#### ABOUT THIS EXERCISE:
From the line that includes "Honeywell Survey: Airlines" to the last line of the records that follow, copy every line exactly and nothing more, omitting pictures.
*** RECORDS SUPPLIED ***
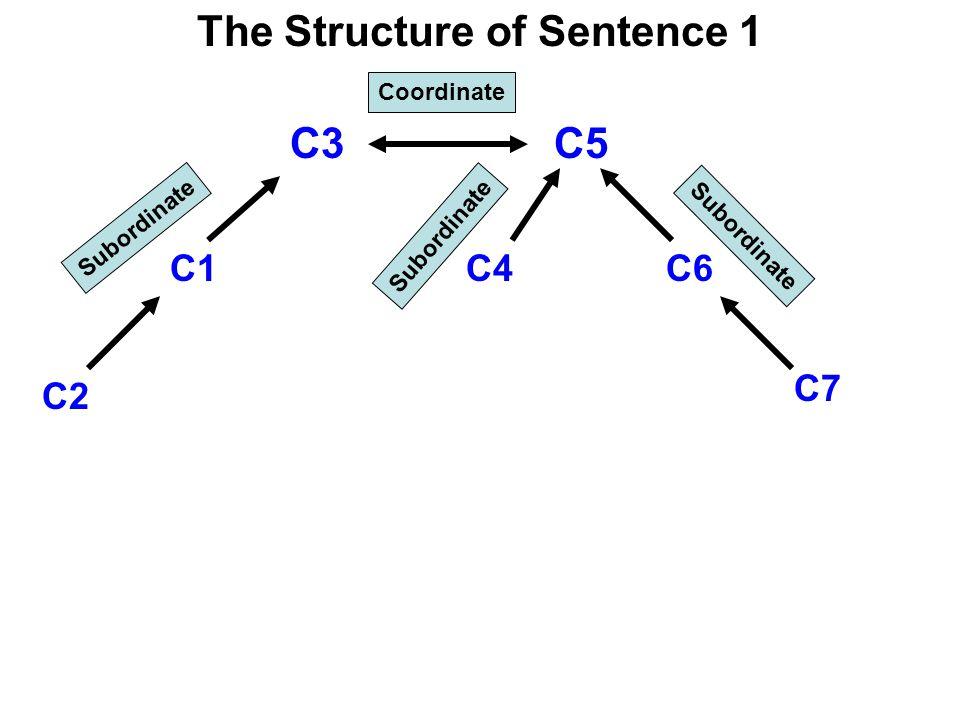 C3C5 C4C6 C7 C1 C2 Coordinate Subordinate The Structure of Sentence 1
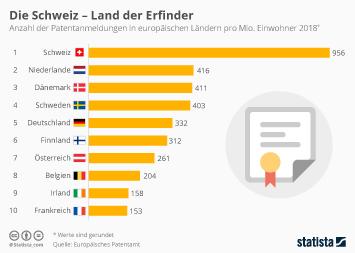 Infografik - Zahl der Patentanmeldungen in europäischen Ländern pro Kopf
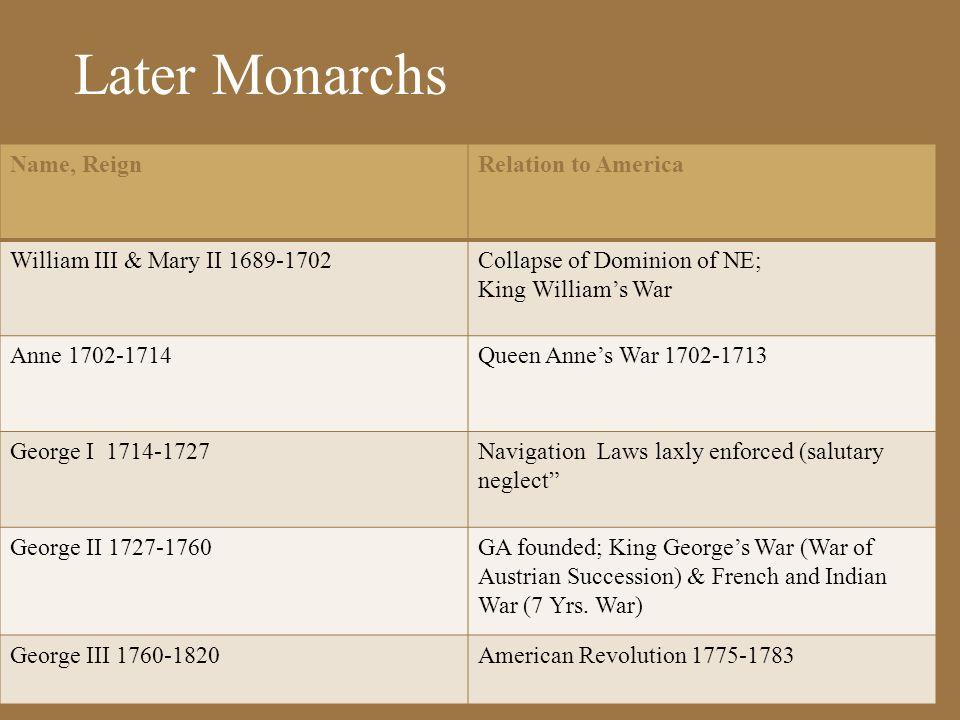 Stuart Monarchs Name, ReignRelation to America James I (1603 - 1625)Refused to listen to Puritan demand for reform Charles I (1625 - 1649)Irritated Pu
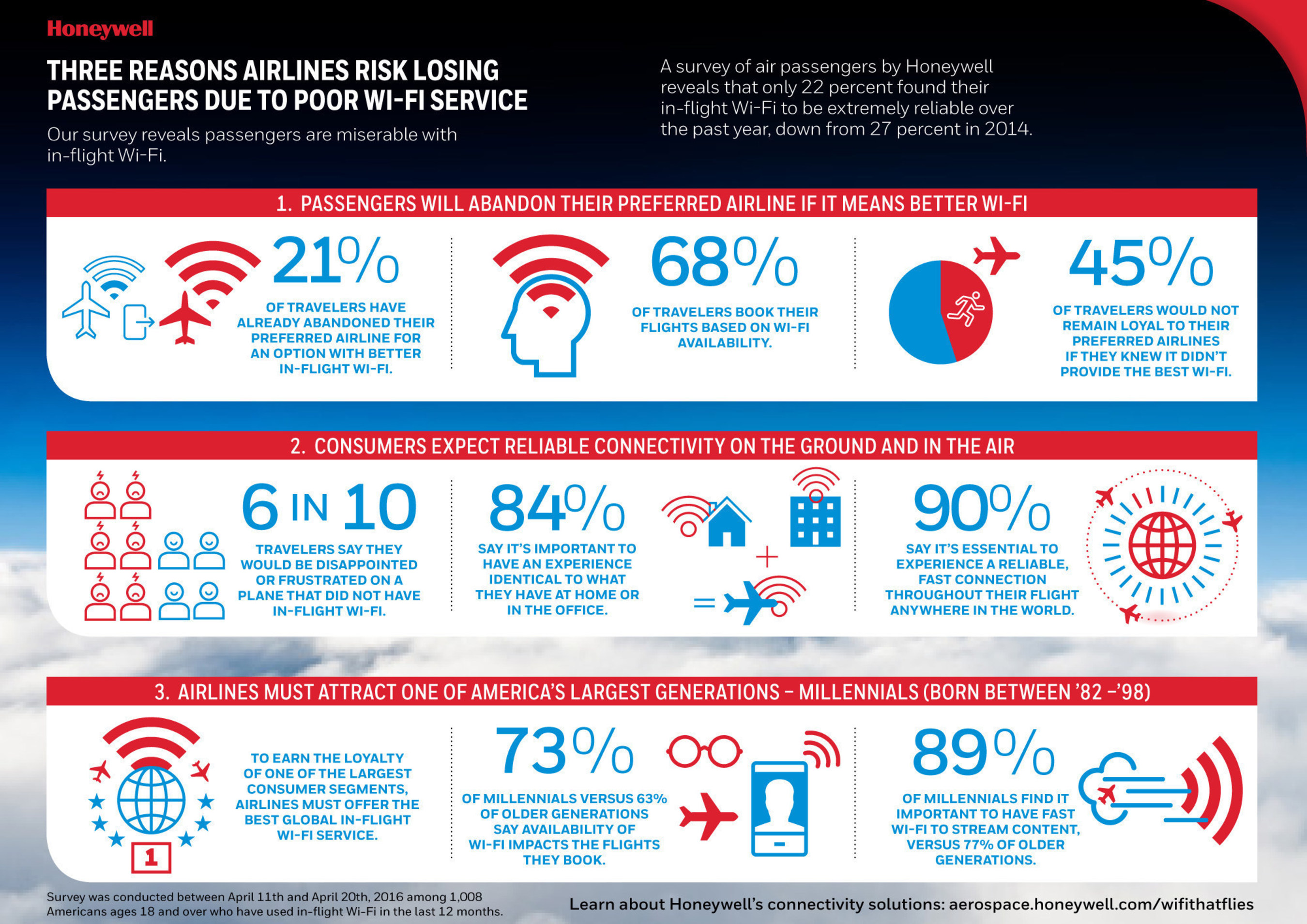 Honeywell Survey: Airlines Risk Losing Passengers Due To Poor Wi-Fi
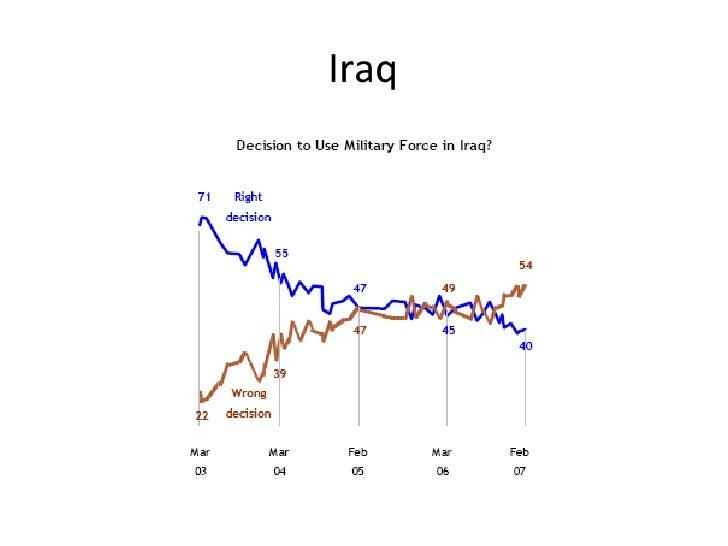 Iraq<br />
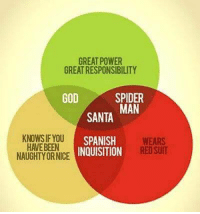 It all makes sense now......: GREAT POWER  GREAT RESPONSIBILITY  GOD  SPIDER  MAN  SANTA  KNOWSIFYOU  SPANISH  WEARS  INQUISITION  RED SUIT  HAVE BEEN  NAUGHTY OR NICE It all makes sense now......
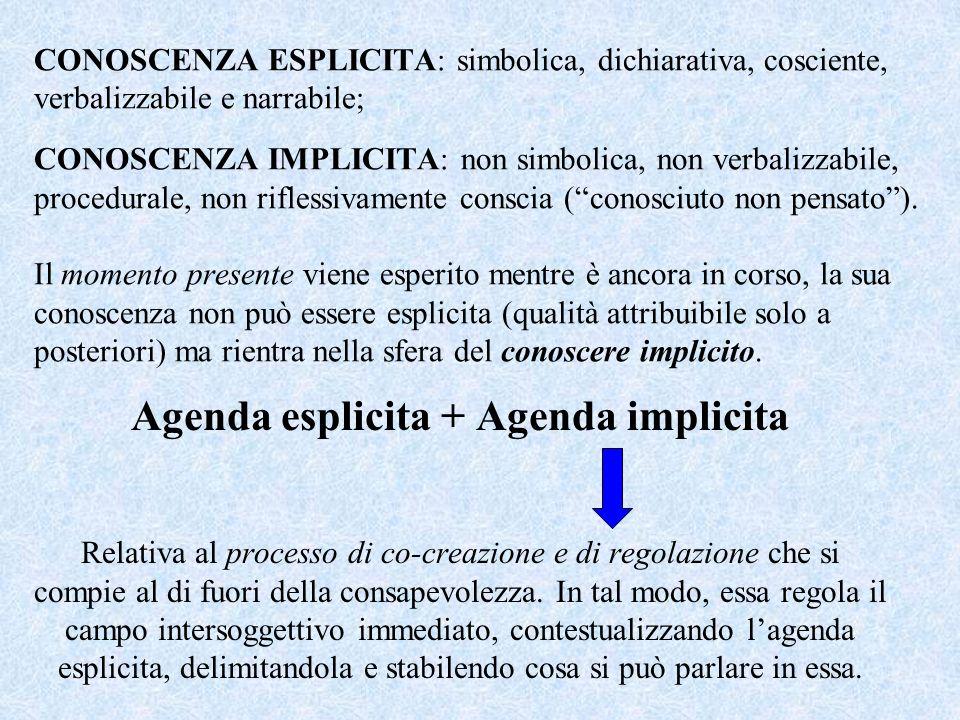 Agenda esplicita + Agenda implicita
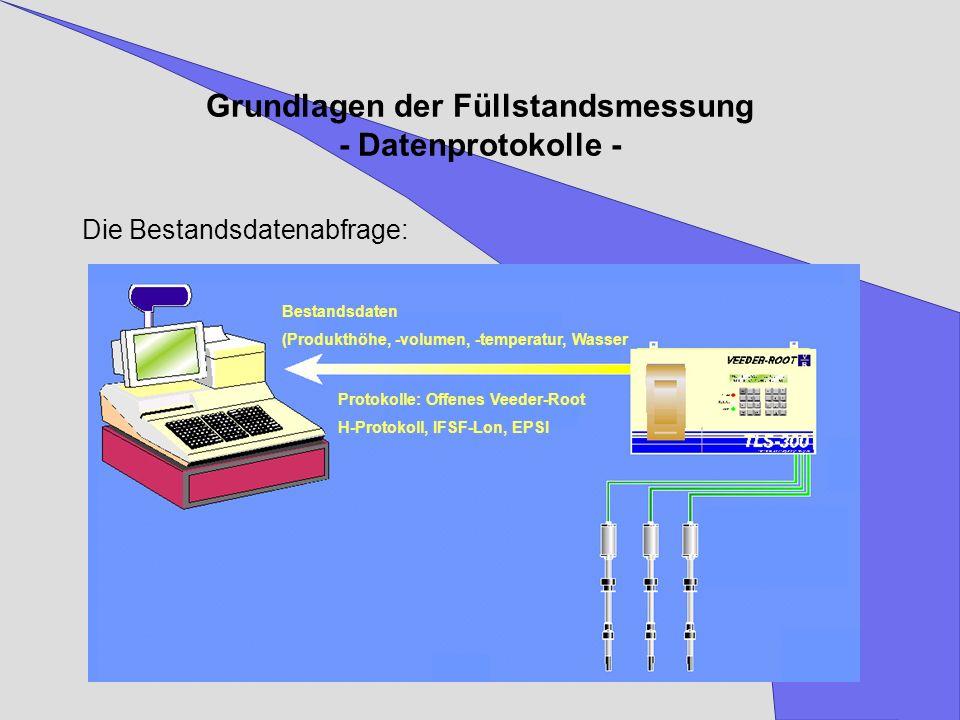 Grundlagen der Füllstandsmessung - Datenprotokolle -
*** End of RECORDS SUPPLIED ***
#### WRITTEN SOLUTION:
 Honeywell Survey: Airlines Risk Losing Passengers Due To Poor Wi-Fi
 Iraq<br />
 It all makes sense now......: GREAT POWER  GREAT RESPONSIBILITY  GOD  SPIDER  MAN  SANTA  KNOWSIFYOU  SPANISH  WEARS  INQUISITION  RED SUIT  HAVE BEEN  NAUGHTY OR NICE It all makes sense now......
 Agenda esplicita + Agenda implicita
 Grundlagen der Füllstandsmessung - Datenprotokolle -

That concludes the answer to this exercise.